> [Problem description]: Take the line that contains "kingdom: Animalia" and each line after it in the material below, and transcribe them exactly, stopping at the end.

> [Listed entries]:
☆ ☆ ☆

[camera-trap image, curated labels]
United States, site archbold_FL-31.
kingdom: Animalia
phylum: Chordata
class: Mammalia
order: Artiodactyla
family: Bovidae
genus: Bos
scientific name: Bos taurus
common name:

☆ ☆ ☆

> [Written response]:
kingdom: Animalia
phylum: Chordata
class: Mammalia
order: Artiodactyla
family: Bovidae
genus: Bos
scientific name: Bos taurus
common name:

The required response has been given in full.